*Problem description*: Copy out all of the material exactly as presented.

*Data supplied*:
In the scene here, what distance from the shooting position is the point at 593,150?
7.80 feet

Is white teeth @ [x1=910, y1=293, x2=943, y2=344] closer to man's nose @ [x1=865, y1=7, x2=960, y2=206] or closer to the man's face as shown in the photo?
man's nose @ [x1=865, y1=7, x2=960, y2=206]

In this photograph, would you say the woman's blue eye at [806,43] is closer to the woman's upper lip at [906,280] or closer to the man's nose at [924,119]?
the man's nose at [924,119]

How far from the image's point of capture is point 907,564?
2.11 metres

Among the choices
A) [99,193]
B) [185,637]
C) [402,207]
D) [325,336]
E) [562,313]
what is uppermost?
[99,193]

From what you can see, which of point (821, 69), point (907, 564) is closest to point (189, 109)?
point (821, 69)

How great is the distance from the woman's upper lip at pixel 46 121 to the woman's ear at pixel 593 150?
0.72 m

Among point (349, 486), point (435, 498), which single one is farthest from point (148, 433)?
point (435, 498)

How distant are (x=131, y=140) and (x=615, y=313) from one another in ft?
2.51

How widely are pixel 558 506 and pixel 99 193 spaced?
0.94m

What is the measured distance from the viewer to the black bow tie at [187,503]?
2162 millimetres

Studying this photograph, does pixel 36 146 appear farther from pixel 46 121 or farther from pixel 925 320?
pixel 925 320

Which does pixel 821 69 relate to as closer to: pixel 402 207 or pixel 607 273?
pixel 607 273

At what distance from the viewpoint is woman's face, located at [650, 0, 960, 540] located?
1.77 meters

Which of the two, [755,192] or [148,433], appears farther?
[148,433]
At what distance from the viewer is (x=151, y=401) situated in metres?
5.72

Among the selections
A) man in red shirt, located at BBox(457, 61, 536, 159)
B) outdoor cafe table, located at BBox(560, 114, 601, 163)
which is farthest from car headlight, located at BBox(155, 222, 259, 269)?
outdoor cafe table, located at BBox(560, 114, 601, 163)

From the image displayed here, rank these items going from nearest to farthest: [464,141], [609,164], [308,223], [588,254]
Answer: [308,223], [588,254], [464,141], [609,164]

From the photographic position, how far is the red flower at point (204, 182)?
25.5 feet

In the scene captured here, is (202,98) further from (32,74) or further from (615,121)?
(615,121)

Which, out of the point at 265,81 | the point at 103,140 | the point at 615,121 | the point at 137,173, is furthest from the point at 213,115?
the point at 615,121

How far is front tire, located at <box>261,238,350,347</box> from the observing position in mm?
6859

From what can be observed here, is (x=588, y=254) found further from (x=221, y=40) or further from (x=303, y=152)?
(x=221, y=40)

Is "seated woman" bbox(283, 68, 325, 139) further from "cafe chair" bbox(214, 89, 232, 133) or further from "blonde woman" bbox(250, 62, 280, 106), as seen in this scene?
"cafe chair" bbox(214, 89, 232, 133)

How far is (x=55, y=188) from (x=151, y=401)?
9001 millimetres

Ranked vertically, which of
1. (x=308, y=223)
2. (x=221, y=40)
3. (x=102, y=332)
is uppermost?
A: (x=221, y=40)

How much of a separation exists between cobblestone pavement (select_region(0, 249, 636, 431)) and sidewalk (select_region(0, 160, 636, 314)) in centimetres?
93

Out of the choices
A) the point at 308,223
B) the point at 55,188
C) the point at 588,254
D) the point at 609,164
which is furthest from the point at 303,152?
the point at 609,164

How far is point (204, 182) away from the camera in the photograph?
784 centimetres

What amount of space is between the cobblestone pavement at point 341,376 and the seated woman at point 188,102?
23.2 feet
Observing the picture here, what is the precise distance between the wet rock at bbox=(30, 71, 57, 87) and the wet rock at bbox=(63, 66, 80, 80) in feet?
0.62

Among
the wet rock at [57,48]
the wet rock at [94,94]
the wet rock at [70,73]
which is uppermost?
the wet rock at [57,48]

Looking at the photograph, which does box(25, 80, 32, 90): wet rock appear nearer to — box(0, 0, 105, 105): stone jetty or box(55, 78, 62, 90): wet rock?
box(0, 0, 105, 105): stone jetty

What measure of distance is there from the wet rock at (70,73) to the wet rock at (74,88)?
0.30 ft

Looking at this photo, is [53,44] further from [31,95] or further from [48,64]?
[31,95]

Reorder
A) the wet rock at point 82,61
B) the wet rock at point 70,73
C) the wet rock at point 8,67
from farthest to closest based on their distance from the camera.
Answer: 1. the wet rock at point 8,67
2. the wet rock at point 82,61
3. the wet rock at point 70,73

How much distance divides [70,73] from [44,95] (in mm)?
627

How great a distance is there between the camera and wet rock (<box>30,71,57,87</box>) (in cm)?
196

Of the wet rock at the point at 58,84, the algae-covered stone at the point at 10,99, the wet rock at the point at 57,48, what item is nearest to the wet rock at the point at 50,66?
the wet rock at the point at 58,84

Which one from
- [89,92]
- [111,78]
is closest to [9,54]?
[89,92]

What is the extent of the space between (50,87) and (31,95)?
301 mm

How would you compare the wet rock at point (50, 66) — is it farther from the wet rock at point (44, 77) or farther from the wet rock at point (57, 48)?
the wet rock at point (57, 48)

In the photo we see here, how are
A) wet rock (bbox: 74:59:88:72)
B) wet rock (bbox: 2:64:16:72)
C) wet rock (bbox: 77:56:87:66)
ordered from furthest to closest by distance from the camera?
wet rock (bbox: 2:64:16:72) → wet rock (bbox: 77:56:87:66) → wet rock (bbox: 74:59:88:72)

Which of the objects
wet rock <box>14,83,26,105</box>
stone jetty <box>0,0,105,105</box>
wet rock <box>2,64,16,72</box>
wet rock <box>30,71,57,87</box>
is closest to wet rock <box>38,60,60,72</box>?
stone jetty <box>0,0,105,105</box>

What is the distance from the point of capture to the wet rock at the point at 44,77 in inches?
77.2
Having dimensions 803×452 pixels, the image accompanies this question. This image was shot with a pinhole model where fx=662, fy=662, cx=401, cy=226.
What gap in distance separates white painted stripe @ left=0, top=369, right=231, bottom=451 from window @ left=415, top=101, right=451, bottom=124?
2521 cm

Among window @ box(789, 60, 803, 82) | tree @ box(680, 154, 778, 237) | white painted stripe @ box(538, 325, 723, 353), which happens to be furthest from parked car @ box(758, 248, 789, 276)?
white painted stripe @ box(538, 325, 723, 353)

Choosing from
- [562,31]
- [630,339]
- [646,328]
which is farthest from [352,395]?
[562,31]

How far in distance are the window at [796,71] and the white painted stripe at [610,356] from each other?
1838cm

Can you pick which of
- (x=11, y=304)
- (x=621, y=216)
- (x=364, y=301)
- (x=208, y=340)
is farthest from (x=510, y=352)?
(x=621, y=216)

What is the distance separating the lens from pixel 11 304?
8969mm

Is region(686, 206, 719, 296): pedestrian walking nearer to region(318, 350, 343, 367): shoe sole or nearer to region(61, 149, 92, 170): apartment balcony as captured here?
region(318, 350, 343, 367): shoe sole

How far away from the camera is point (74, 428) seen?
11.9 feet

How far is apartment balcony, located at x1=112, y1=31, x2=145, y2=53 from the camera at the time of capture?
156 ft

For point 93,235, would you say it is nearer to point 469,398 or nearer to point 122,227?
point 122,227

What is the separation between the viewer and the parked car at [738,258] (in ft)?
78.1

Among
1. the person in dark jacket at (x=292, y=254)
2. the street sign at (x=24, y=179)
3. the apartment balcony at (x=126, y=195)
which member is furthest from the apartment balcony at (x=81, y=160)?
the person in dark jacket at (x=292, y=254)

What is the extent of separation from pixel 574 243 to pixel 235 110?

*Solution to this task*:
In the scene here, what distance from the shooting position is the point at 593,150?
7.80 feet

Is white teeth @ [x1=910, y1=293, x2=943, y2=344] closer to man's nose @ [x1=865, y1=7, x2=960, y2=206] or closer to the man's face as shown in the photo?
man's nose @ [x1=865, y1=7, x2=960, y2=206]

In this photograph, would you say the woman's blue eye at [806,43] is closer to the woman's upper lip at [906,280] or closer to the man's nose at [924,119]?
the man's nose at [924,119]

How far from the image's point of capture is point 907,564?
2.11 metres

Among the choices
A) [99,193]
B) [185,637]
C) [402,207]
D) [325,336]
E) [562,313]
what is uppermost?
[99,193]

From what you can see, which of point (821, 69), point (907, 564) is closest to point (189, 109)?
point (821, 69)

How great is the distance from the woman's upper lip at pixel 46 121 to the woman's ear at pixel 593 150?
0.72 m

Among point (349, 486), point (435, 498), which single one is farthest from point (148, 433)?
point (435, 498)

How distant are (x=131, y=140) and (x=615, y=313) from one another in ft?
2.51

How widely are pixel 558 506 and pixel 99 193 spaced?
0.94m

What is the measured distance from the viewer to the black bow tie at [187,503]?
2162 millimetres

Studying this photograph, does pixel 36 146 appear farther from pixel 46 121 or farther from pixel 925 320?
pixel 925 320

Which does pixel 821 69 relate to as closer to: pixel 402 207 or pixel 607 273?
pixel 607 273

At what distance from the viewpoint is woman's face, located at [650, 0, 960, 540] located?
1.77 meters

Which of the two, [755,192] or [148,433], appears farther?
[148,433]
At what distance from the viewer is (x=151, y=401) situated in metres?
5.72

Among the selections
A) man in red shirt, located at BBox(457, 61, 536, 159)
B) outdoor cafe table, located at BBox(560, 114, 601, 163)
which is farthest from car headlight, located at BBox(155, 222, 259, 269)?
outdoor cafe table, located at BBox(560, 114, 601, 163)

From the image displayed here, rank these items going from nearest to farthest: [464,141], [609,164], [308,223], [588,254]
Answer: [308,223], [588,254], [464,141], [609,164]

From the photographic position, how far is the red flower at point (204, 182)?
25.5 feet

In the scene captured here, is (202,98) further from (32,74) or further from (615,121)?
(615,121)

Which, out of the point at 265,81 | the point at 103,140 | the point at 615,121 | the point at 137,173, is furthest from the point at 213,115?
the point at 615,121

How far is front tire, located at <box>261,238,350,347</box> from the observing position in mm?
6859

From what can be observed here, is (x=588, y=254) found further from (x=221, y=40) or further from (x=303, y=152)?
(x=221, y=40)

Is "seated woman" bbox(283, 68, 325, 139) further from "cafe chair" bbox(214, 89, 232, 133) or further from "blonde woman" bbox(250, 62, 280, 106), as seen in this scene?
"cafe chair" bbox(214, 89, 232, 133)

How far is (x=55, y=188) from (x=151, y=401)?
9001 millimetres

Ranked vertically, which of
1. (x=308, y=223)
2. (x=221, y=40)
3. (x=102, y=332)
is uppermost?
A: (x=221, y=40)

How much of a separation exists between cobblestone pavement (select_region(0, 249, 636, 431)) and sidewalk (select_region(0, 160, 636, 314)) in centimetres?
93

Out of the choices
A) the point at 308,223
B) the point at 55,188
C) the point at 588,254
D) the point at 609,164
which is furthest from the point at 303,152?
the point at 609,164

How far is point (204, 182) away from the camera in the photograph?
784 centimetres

What amount of space is between the cobblestone pavement at point 341,376 and the seated woman at point 188,102?
23.2 feet
Observing the picture here, what is the precise distance between the wet rock at bbox=(30, 71, 57, 87) and the wet rock at bbox=(63, 66, 80, 80) in feet?
0.62

Among
the wet rock at [57,48]
the wet rock at [94,94]
the wet rock at [70,73]
which is uppermost?
the wet rock at [57,48]

Looking at the photograph, which does box(25, 80, 32, 90): wet rock appear nearer to — box(0, 0, 105, 105): stone jetty or box(55, 78, 62, 90): wet rock?
box(0, 0, 105, 105): stone jetty

What measure of distance is there from the wet rock at (70,73) to the wet rock at (74,88)?
0.30 ft

Looking at this photo, is [53,44] further from [31,95] or further from [48,64]?
[31,95]

Reorder
A) the wet rock at point 82,61
B) the wet rock at point 70,73
C) the wet rock at point 8,67
from farthest to closest based on their distance from the camera.
Answer: 1. the wet rock at point 8,67
2. the wet rock at point 82,61
3. the wet rock at point 70,73

How much distance divides [70,73] from [44,95] (in mm)?
627

How great a distance is there between the camera and wet rock (<box>30,71,57,87</box>) (in cm)?
196

Of the wet rock at the point at 58,84, the algae-covered stone at the point at 10,99, the wet rock at the point at 57,48, what item is nearest to the wet rock at the point at 50,66?
the wet rock at the point at 58,84

Which one from
- [89,92]
- [111,78]
is closest to [9,54]?
[89,92]

What is the extent of the space between (50,87) and (31,95)?
301 mm

How would you compare the wet rock at point (50, 66) — is it farther from the wet rock at point (44, 77) or farther from the wet rock at point (57, 48)?
the wet rock at point (57, 48)

In the photo we see here, how are
A) wet rock (bbox: 74:59:88:72)
B) wet rock (bbox: 2:64:16:72)
C) wet rock (bbox: 77:56:87:66)
ordered from furthest to closest by distance from the camera?
wet rock (bbox: 2:64:16:72) → wet rock (bbox: 77:56:87:66) → wet rock (bbox: 74:59:88:72)

Which of the objects
wet rock <box>14,83,26,105</box>
stone jetty <box>0,0,105,105</box>
wet rock <box>2,64,16,72</box>
wet rock <box>30,71,57,87</box>
is closest to wet rock <box>38,60,60,72</box>?
stone jetty <box>0,0,105,105</box>

What is the distance from the point of capture to the wet rock at the point at 44,77 in inches?
77.2
Having dimensions 803×452 pixels, the image accompanies this question. This image was shot with a pinhole model where fx=662, fy=662, cx=401, cy=226.
What gap in distance separates white painted stripe @ left=0, top=369, right=231, bottom=451 from window @ left=415, top=101, right=451, bottom=124?
2521 cm

Among window @ box(789, 60, 803, 82) | tree @ box(680, 154, 778, 237) | white painted stripe @ box(538, 325, 723, 353), which happens to be furthest from parked car @ box(758, 248, 789, 276)?
white painted stripe @ box(538, 325, 723, 353)

Choosing from
- [562,31]
- [630,339]
- [646,328]
which is farthest from [352,395]?
[562,31]

How far in distance are the window at [796,71] and the white painted stripe at [610,356] from each other?
1838cm

Can you pick which of
- (x=11, y=304)
- (x=621, y=216)
- (x=364, y=301)
- (x=208, y=340)
is farthest from (x=510, y=352)?
(x=621, y=216)

What is the distance separating the lens from pixel 11 304?
8969mm

Is region(686, 206, 719, 296): pedestrian walking nearer to region(318, 350, 343, 367): shoe sole or nearer to region(61, 149, 92, 170): apartment balcony as captured here?
region(318, 350, 343, 367): shoe sole

How far away from the camera is point (74, 428) seen?
11.9 feet

How far is apartment balcony, located at x1=112, y1=31, x2=145, y2=53 from the camera at the time of capture?
156 ft

For point 93,235, would you say it is nearer to point 469,398 or nearer to point 122,227?
point 122,227

What is the separation between the viewer and the parked car at [738,258] (in ft)?
78.1

Among
1. the person in dark jacket at (x=292, y=254)
2. the street sign at (x=24, y=179)
3. the apartment balcony at (x=126, y=195)
which member is furthest from the apartment balcony at (x=81, y=160)?
the person in dark jacket at (x=292, y=254)

What is the extent of separation from pixel 574 243 to pixel 235 110?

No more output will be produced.